Aside from the sweets, Ruis is also boosting the business and residential markets in Columbia Falls. He plans to remodel the former Davall Building into a multibusiness space, with tenants paying about $300 a month. He also wants to remodel another downtown building into an 18-unit apartment complex.
That’s a lot of proverbial pie he’s putting on the table, inviting others to join him in revitalizing the town.
“Before, they were afraid to invest in our town,” Ruis said. “But now, they’re seeing things coming in, people are saying things are going to happen.”
And he’s right.

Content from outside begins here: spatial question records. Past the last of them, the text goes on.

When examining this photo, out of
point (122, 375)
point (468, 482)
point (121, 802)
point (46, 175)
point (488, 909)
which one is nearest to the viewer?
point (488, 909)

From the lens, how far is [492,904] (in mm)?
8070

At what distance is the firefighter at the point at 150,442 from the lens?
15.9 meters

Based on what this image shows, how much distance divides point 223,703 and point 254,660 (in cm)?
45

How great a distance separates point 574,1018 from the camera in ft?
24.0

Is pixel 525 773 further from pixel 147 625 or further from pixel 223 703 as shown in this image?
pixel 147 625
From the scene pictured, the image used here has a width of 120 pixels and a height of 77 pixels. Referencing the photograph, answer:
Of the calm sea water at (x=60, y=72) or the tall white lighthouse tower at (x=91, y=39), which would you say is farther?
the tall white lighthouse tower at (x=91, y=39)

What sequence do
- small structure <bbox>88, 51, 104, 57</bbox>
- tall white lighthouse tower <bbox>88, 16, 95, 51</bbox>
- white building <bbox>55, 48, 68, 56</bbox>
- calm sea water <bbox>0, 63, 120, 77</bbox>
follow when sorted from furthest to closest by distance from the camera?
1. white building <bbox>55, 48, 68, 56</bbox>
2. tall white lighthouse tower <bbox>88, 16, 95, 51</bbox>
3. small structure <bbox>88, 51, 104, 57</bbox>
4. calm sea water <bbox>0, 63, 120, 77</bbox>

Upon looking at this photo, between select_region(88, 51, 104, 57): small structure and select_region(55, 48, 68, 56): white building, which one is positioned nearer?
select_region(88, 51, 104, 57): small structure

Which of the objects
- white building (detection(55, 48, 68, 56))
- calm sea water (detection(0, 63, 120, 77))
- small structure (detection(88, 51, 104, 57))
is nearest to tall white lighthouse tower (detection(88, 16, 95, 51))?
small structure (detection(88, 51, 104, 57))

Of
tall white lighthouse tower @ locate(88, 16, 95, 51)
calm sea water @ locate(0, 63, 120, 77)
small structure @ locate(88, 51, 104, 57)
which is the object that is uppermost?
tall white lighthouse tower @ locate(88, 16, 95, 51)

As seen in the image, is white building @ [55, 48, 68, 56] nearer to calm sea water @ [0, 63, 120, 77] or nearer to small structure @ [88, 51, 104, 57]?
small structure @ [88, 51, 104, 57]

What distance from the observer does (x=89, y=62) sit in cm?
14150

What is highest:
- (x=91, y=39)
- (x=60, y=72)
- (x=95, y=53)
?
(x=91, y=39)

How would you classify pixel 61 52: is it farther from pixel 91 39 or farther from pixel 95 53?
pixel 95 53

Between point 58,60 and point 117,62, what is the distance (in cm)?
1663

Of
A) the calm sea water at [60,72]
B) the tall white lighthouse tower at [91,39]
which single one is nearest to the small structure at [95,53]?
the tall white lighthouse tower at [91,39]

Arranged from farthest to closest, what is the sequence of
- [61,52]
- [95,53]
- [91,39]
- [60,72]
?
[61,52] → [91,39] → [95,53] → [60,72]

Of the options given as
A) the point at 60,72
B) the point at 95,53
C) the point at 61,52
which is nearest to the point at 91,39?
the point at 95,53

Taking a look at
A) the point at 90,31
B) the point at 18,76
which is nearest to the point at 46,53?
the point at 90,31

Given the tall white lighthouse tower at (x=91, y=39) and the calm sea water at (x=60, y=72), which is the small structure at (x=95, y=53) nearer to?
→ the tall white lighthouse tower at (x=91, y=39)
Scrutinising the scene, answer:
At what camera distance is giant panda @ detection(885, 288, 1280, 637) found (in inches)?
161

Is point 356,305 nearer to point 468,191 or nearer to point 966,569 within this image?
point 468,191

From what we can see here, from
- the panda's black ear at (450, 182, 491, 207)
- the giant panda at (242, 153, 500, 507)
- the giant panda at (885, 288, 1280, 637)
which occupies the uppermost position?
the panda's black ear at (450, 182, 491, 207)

Since the Cedar Creek Lodge started going vertical, local baseball fields have received state infrastructure funding, a new pizzeria has opened and a brewery opened last week. These developments might not be directly related to the lodge construction, but having a hotel in town certainly creates economic spin-off.
“Everyone knows it’s going to be a big benefit to the city,” said Don Bennett, president of Freedom Bank. “It’s something we’ve wanted for so long.”
Bennett sees the lodge as a spark in cultivating a reactionary response from other business startups. He said the city of Columbia Falls and the Chamber of Commerce have been preparing to attract development within city limits for years.
“Columbia Falls is getting lucky,” Bennett said. “I define luck as where preparation meets opportunity. Here’s an opportunity and we’re ready for it.”
Each day, Diehl, project manager at the lodge, sends Ruis daily update videos taken via a drone. Deihl said a handful of American Scaffolding employees chipped in to buy the drone for Ruis, who deemed Deihl the master pilot.
“It’s kind of like my personal project baby that I’m doing, so it’s a really cool way to see what’s going on every day,” Ruis said. “All we needed was a spark. If it was the hotel, that’s great, but there’s so much interest going on now,” he said.